A Cayman-based piano duo is to perform at one of the most prestigious classical venues in the world.
Glen Inanga and Jennifer Micallef are jetting off-island next week to the world-famous Musikverein in Vienna, Austria where they will perform with the Vienna ORF Radio Symphony Orchestra and conducted by Wayne Marshall.
Micallef and Inanga have been working together for 15 years, having met at the Royal Academy of Music in London. Since then they have developed a reputation during that time with appearances at concert venues throughout Europe, USA, Canada and Japan.
They have also played the BBC Proms in the Royal Albert Hall with the BBC Symphony Orchestra and their recordings have attained critical acclaim worldwide.
Mr. Inanga, who set up and now runs the music programme at University College of Cayman Islands, said that the pair were thrilled by the prospect of playing in one of the world’s great cultural centres.
‘For us this is great as we’ve never played in Vienna before, and this venue has a humungous history behind it – it’s a global cultural icon in terms of classical music. We’re very excited; it represents a real honour for us.’
Mr, Inanga and Miss Micallef set up the Cayman Arts Festival in 2004 and with 2010s arts fest round the corner, the timing of the performance initially worried the musicians.
‘We were apprehensive at first with the festival coming up and taking a week to go and perform could have been disruptive. Rehearsals are intense as it is a very difficult work for pianists and orchestra,’ said Mr Inanga.
He mused that they would be overseeing matters virtually as the digital world makes it easy to stay in touch with work regardless of physical location.
The piece the pair will perform is Concerto for Two Pianos and Orchestra by Bohuslav Martinu, considered to be one of the most technically-taxing pieces of its kind.

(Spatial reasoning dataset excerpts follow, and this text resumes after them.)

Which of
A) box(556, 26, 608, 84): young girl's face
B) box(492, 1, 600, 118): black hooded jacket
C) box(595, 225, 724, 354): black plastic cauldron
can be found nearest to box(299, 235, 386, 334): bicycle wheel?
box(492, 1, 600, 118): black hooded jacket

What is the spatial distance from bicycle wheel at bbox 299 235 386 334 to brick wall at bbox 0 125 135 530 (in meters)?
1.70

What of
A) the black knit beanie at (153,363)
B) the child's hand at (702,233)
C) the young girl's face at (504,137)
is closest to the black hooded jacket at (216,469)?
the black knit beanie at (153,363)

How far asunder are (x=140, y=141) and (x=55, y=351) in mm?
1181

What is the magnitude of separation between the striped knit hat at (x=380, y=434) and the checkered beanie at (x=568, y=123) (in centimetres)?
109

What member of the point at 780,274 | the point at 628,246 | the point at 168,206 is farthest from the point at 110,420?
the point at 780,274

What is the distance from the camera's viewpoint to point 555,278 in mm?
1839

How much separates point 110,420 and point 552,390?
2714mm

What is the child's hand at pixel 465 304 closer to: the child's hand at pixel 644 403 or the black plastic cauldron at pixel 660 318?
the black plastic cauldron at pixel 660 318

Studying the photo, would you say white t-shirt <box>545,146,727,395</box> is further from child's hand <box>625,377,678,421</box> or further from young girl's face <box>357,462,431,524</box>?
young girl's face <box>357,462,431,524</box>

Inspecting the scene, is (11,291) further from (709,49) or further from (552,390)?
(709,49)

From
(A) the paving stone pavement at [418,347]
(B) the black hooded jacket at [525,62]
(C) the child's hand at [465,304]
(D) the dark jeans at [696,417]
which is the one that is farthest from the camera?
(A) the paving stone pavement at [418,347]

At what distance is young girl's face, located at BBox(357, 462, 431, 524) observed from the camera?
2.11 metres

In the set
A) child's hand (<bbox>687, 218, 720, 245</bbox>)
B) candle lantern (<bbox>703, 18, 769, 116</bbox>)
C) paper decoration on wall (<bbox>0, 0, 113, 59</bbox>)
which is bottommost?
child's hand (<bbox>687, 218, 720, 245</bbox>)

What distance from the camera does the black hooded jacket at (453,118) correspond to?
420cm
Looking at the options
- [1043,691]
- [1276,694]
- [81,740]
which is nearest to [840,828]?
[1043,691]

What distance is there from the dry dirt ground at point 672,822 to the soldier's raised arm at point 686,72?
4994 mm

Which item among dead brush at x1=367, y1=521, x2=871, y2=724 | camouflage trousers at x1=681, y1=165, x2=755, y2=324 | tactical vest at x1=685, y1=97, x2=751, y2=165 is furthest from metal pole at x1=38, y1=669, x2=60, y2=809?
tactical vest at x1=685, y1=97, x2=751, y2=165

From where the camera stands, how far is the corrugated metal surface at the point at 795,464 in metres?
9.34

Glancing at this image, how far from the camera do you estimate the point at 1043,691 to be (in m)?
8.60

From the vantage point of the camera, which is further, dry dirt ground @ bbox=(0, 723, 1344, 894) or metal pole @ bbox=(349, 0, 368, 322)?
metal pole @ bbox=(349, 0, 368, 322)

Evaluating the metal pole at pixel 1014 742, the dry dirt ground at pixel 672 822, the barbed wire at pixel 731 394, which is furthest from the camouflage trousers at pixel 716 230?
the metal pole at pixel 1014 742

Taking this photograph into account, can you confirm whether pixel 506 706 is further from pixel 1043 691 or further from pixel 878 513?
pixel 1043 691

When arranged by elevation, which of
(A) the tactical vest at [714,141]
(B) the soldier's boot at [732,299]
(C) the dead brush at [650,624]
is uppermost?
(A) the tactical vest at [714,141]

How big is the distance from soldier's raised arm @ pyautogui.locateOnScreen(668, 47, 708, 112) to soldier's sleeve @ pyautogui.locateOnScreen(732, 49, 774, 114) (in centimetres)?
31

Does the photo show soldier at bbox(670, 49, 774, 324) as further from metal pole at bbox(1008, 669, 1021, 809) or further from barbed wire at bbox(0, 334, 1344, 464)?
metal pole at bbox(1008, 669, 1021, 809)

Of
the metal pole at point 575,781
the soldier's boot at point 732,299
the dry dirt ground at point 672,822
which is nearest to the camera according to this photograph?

The duo’s standing within the classical fraternity meant that they were first choice to perform; the decision made by organisers picking a pool of many other high-quality duos worldwide.
‘They pick who they think will be the best so it’s all going on reputation. It’s a real plus that we’ve done this work before – we did back-to-back performances in the Czech Republic with the Brno Philharmonic exactly 10 years ago.
‘It was great. This is Czech music and in their blood but it was tough. It’s not for your average amateur orchestra to play – they wouldn’t be able to cope with it – so we are very excited.’
The musicians both return to take the reins of the arts festival, which takes place between 5 and 11 February. Mr. Inanga said that it was more difficult than ever before to launch in the current economic climate but that the festival’s growing cachet and reputation meant that people have responded well.
‘We had to be a little more creative in terms of what we put on so the budgets weren’t prohibitive for sponsors. We’ve maintained the quality but had to work a little harder in terms of programming to ensure it’s just as effective and builds on what we’ve done in the past,’ explained Mr Inanga.